Böylece yılda yaklaşık 74 bin kira uyuşmazlığı da ara bulucuya gidecek. Ayrıca kira uyuşmazlığıyla birlikte kat mülkiyeti, komşu hakkı ve ortaklığın giderilmesinden kaynaklı yılda yaklaşık 126 bin uyuşmazlığın arabuluculukla çözüme kavuşturulması hedefleniyor.
Görüşmeler sonrasında anlaşma sağlanamaması halinde dava açılabilecek.
"ARA BULUCU TARAFLARI ÇAĞIRIP ONLARI İKNA ETMEYE ÇALIŞACAK"
Gayrimenkul hukuku uzmanları, 1 Eylül 2023'te yürürlüğe girecek düzenlemeyi değerlendirdi.
Gayrimenkul Hukuku Derneği Başkanı Ali Güvenç Kiraz, son dönemde kiracı ile mal sahibi arasındaki ilişkinin ciddi şekilde bozulmasının, artan davaların ve sulh hukuk mahkemeleri ile icra mahkemelerinin kira sözleşmesi kaynaklı ihtilaflar nedeniyle kilitlenmiş olmasının bu davalarla ilgili ara buluculuk sürecini gündeme getirdiğini söyledi.
Yeni düzenlemeyle kira sözleşmesi kaynaklı ihtilaflarda ara bulucunun zorunlu hale getirildiğini vurgulayan Kiraz, yasanın 1 Eylül'den itibaren geçerli olacağını, bu tarihten önce açılacak tüm davaları ve tahliye talepli icra takipleri için ara bulucunun zorunlu olmayacağını kaydetti.
Kiraz, "1 Eylül'den itibaren bir mal sahibi veya kiracı, dava açmak istediği takdirde ara buluculuk sürecini geçmeden doğrudan dava açamayacak ve dava açsa bile davası usul yönünden reddedilecektir." dedi.
O tarihten sonra ara bulucunun kendisine yapılan başvuru kapsamında tarafların iddia ve savunmalarını yazılı olarak alacağını ve sonrasında da tarafları uzlaşma görüşmesine davet edeceğini aktaran Kiraz, bu davete icabet edilmesi halinde taraflara yargılama sürecinin uzunluğunu, tüm tarafların aslında memnun olamayacağını, ciddi bir zaman ve enerji kaybı oluşturacağını anlatacağını söyledi.
"ARA BULUCULUK MEKANİZMASI ÖNEMLİ BİR GÖREVİ YERİNE GETİRECEK"
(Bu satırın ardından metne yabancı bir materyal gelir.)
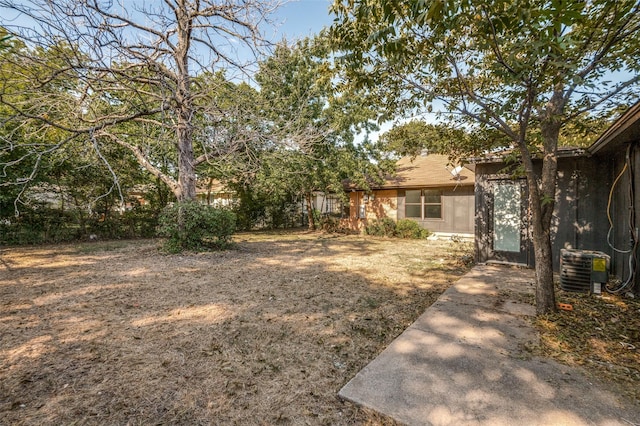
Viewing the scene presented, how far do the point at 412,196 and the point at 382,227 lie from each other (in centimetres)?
210

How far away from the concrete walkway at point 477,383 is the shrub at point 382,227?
9.82 metres

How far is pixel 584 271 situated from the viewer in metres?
4.88

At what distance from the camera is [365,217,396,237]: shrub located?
13534 millimetres

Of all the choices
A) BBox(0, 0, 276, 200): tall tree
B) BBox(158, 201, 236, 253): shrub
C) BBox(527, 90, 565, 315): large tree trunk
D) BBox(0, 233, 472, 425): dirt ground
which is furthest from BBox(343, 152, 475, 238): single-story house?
BBox(0, 0, 276, 200): tall tree

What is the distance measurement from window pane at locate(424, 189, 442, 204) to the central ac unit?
8432mm

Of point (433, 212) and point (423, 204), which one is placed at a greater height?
point (423, 204)

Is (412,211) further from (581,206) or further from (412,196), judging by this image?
(581,206)

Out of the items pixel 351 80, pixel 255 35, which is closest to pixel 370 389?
pixel 351 80

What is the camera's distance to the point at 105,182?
11.6 m

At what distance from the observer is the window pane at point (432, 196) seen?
1345 centimetres

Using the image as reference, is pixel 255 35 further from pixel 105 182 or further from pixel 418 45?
pixel 105 182

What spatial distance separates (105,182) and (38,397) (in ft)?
37.7

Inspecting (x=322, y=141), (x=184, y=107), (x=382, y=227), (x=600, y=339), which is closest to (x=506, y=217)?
(x=600, y=339)

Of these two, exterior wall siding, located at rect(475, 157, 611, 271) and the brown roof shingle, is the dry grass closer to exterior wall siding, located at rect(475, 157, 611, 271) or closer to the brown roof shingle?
exterior wall siding, located at rect(475, 157, 611, 271)
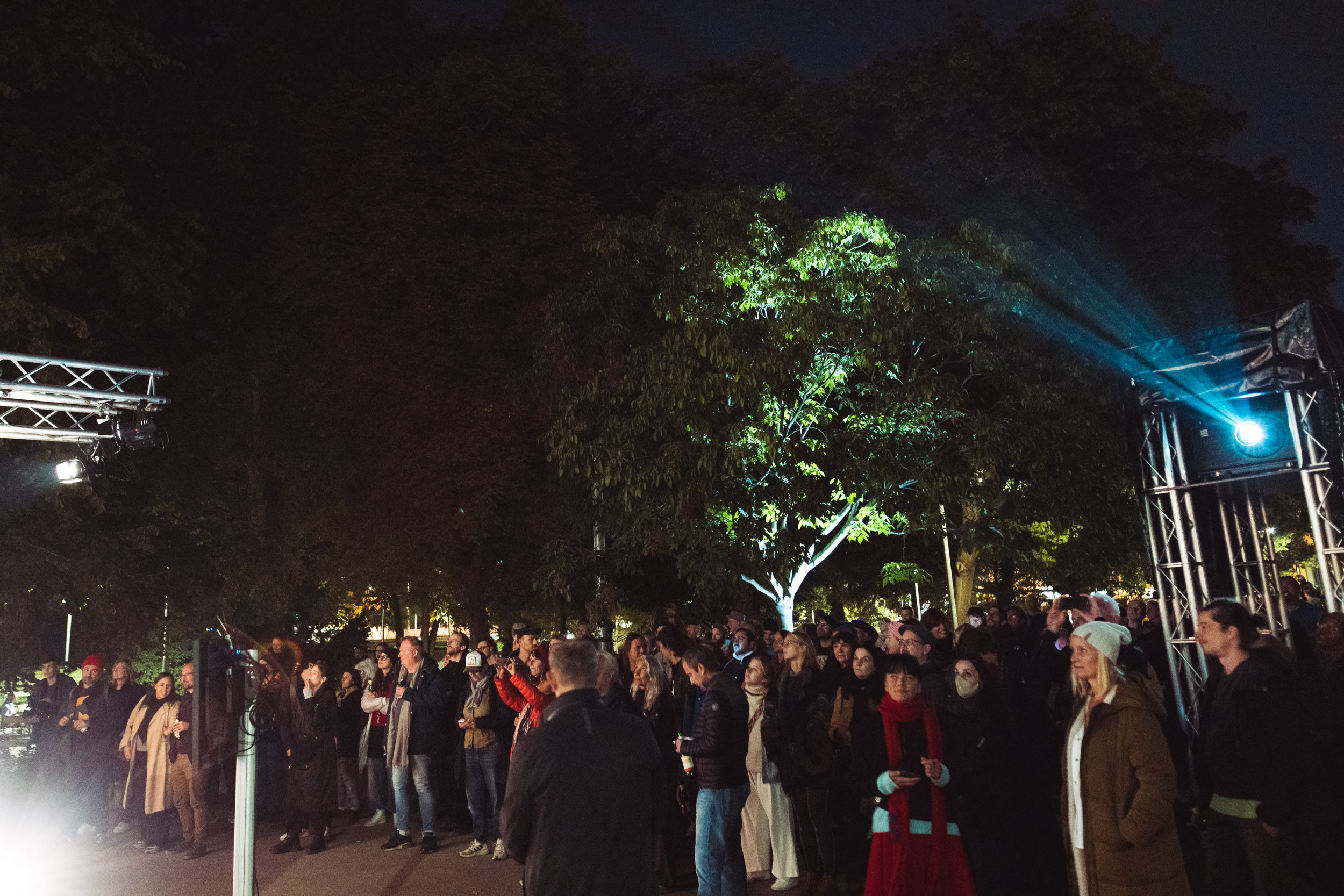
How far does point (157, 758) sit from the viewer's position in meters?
10.1

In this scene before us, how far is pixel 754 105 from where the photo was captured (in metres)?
20.2

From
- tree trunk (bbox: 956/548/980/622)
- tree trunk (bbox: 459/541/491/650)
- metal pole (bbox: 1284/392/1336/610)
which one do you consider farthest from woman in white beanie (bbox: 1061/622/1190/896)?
tree trunk (bbox: 956/548/980/622)

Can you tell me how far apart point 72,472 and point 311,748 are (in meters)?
5.61

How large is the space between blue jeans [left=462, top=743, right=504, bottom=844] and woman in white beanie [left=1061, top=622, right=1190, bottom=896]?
19.0 feet

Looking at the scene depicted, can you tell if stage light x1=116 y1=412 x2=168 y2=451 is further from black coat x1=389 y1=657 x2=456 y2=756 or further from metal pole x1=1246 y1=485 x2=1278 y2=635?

Ali Güvenç Kiraz, tarafların ara bulucuda anlaşması halinde uzlaşma tutanağıyla sisteme kayıt yapılacağını ve bir mahkeme hükmü gibi işlem göreceğini belirterek, sözlerini şöyle sürdürdü:
"Ancak taraflar uzlaşamazlar veya ara bulucu uzlaşma görüşmesine katılmazlarsa ara bulucu, uzlaşma konusunda olumsuz raporunu düzenleyecek ve bunu da yine sisteme kaydettirecektir. Artık bu uzlaşmazlık tutanağı sonrasında dava açma hakkı oluşacaktır. Bu aşama geçilmeden kesinlikle dava açılamayacaktır. Kira tespit davaları açısından ara buluculuk mekanizması önemli bir görevi yerine getirecek. Kesin bir yüzde verilemez ama yüzde 40-50 gibi bir başarı oranı öngörülebilir. Tahliye davaları açısından ise aynı iyimserlikte olamıyoruz. Şöyle ki mal sahiplerinin daha önce görüştükleri ve ihtarname gönderdikleri kiracıları ile tahliye sürecinde uzlaşmadıklarını görüyoruz. Bu noktada tahliye davaları açısından ara buluculuk sürecinde başarı oranını daha düşük olacağını düşünüyoruz."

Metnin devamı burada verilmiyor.